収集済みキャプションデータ
==================================================

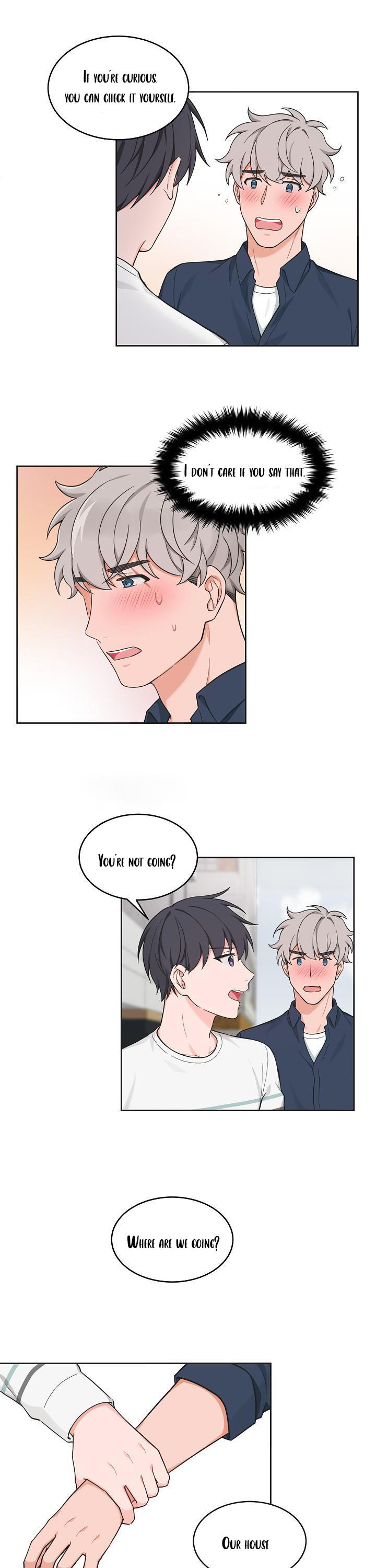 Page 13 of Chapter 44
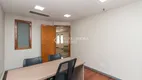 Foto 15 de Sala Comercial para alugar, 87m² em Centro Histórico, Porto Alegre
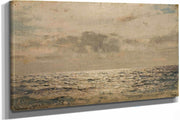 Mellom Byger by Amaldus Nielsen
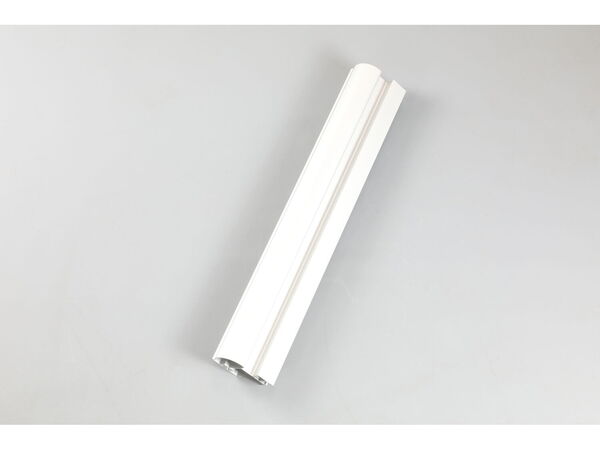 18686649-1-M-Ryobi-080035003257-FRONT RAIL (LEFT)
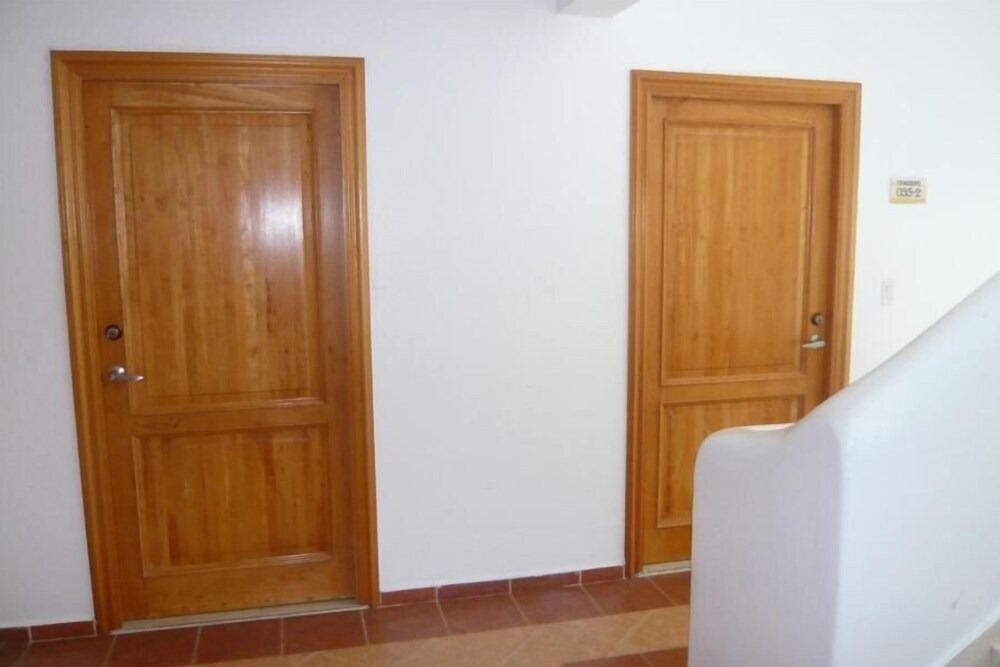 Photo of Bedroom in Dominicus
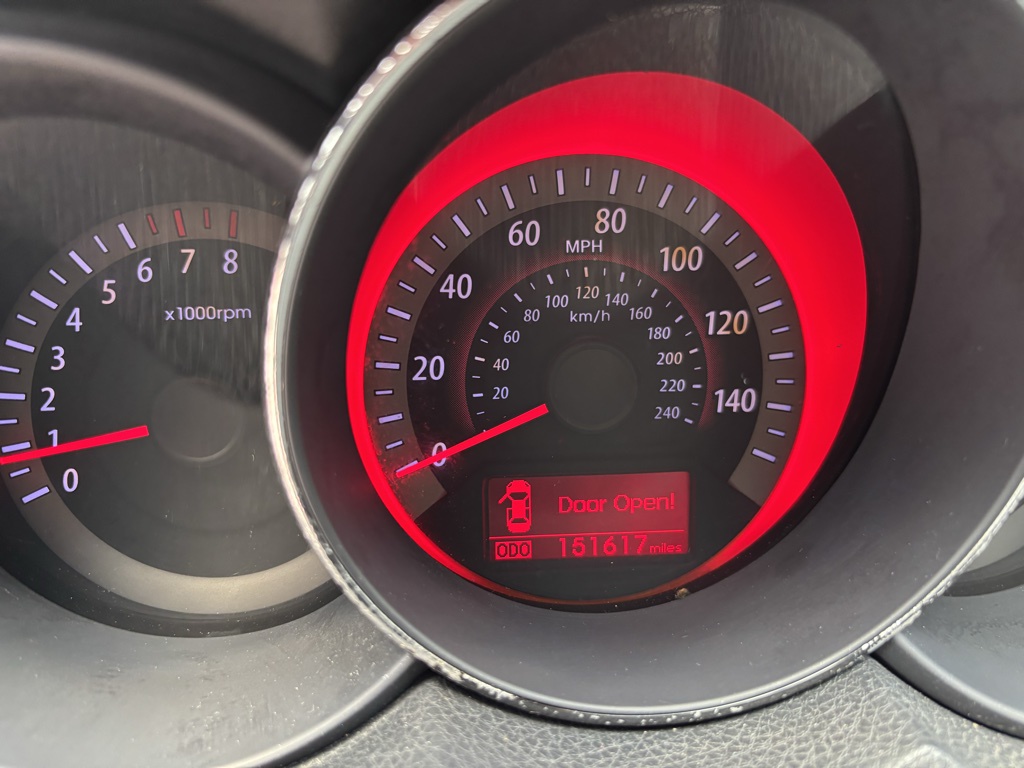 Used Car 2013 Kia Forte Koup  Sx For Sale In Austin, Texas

==================================================

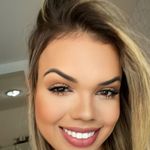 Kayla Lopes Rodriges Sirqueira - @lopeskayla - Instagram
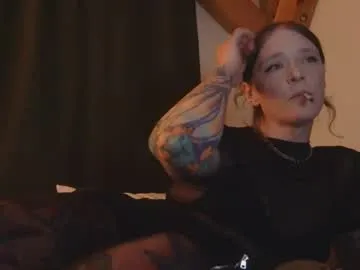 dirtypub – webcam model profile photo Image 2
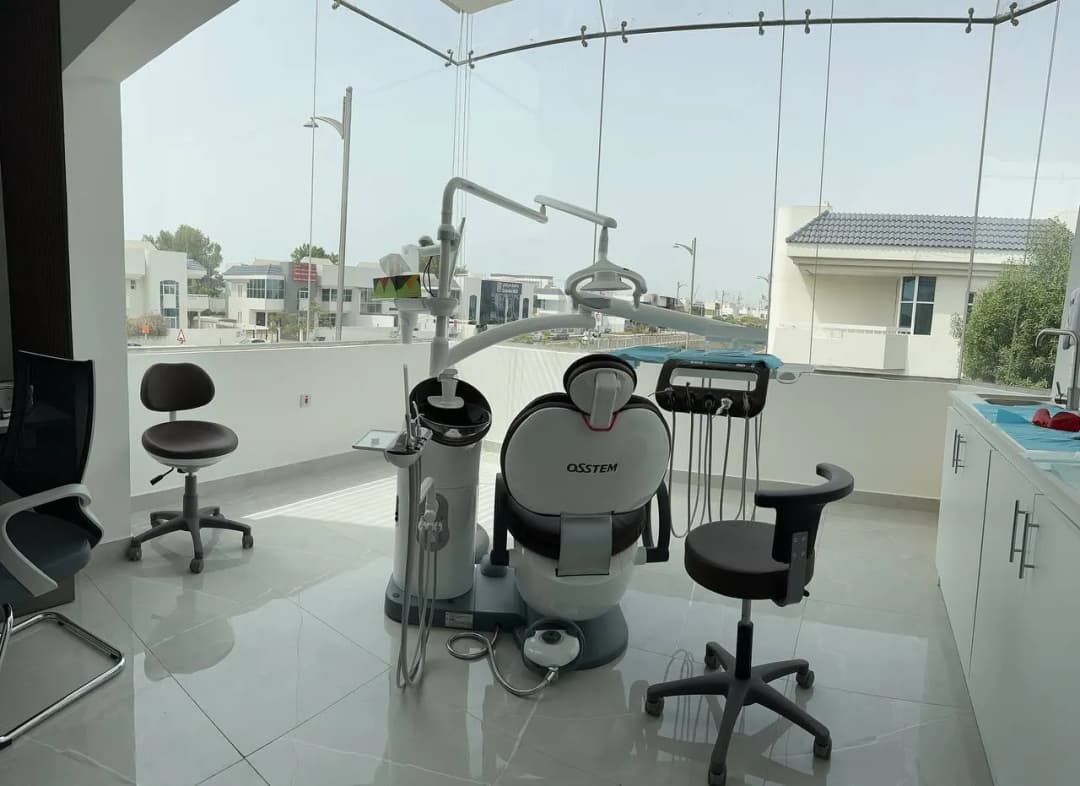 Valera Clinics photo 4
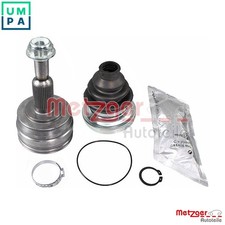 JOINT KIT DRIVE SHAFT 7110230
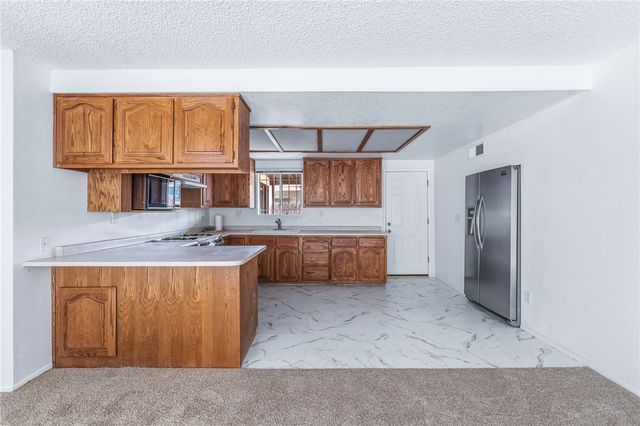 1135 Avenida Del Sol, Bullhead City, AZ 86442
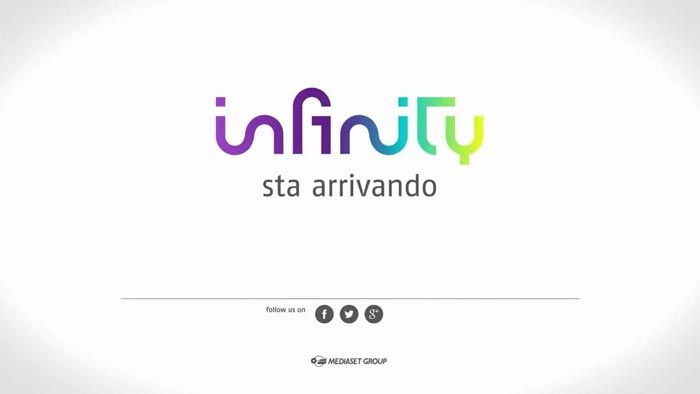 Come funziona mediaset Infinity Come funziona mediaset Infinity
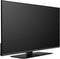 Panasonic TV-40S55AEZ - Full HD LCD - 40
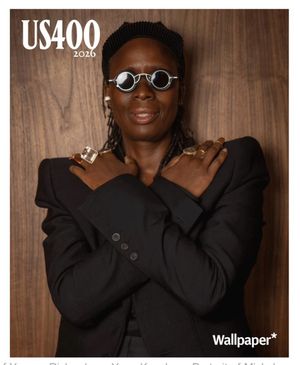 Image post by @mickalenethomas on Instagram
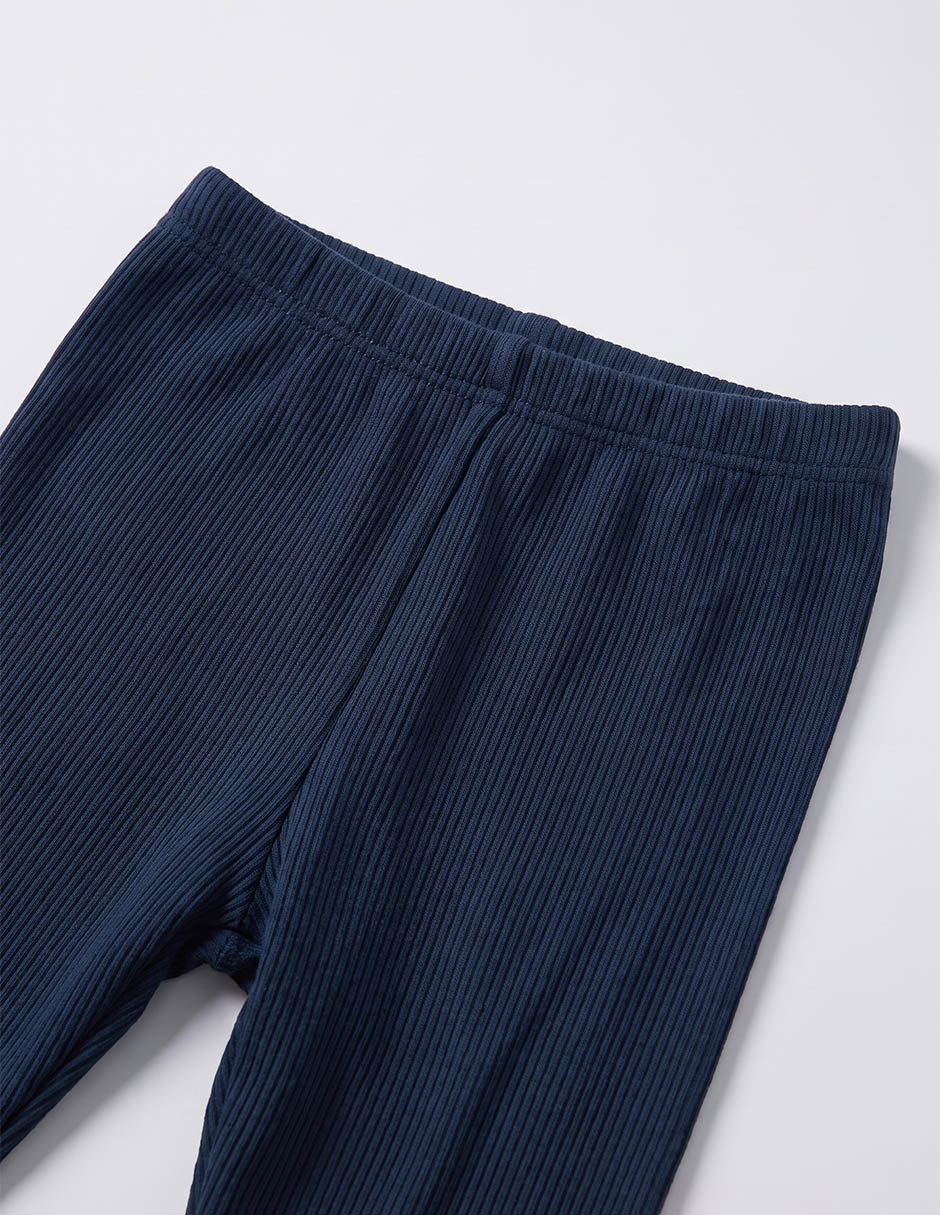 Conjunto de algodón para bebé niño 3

==================================================

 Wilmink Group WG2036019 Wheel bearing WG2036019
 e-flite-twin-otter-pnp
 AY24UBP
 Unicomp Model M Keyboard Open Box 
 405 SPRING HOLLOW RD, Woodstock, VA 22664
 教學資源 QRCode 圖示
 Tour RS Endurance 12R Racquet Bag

==================================================

作業内容
資料のうち、「Kayla Lopes Rodriges」を含む行から「Conjunto de algodón para bebé niño 3」を含む行までを、両端の行も含めて一字一句そのまま書き出してください。画像は出力に含めないでください。

出力結果
 Kayla Lopes Rodriges Sirqueira - @lopeskayla - Instagram
 dirtypub – webcam model profile photo Image 2
 Valera Clinics photo 4
 JOINT KIT DRIVE SHAFT 7110230
 1135 Avenida Del Sol, Bullhead City, AZ 86442
 Come funziona mediaset Infinity Come funziona mediaset Infinity
 Panasonic TV-40S55AEZ - Full HD LCD - 40
 Image post by @mickalenethomas on Instagram
 Conjunto de algodón para bebé niño 3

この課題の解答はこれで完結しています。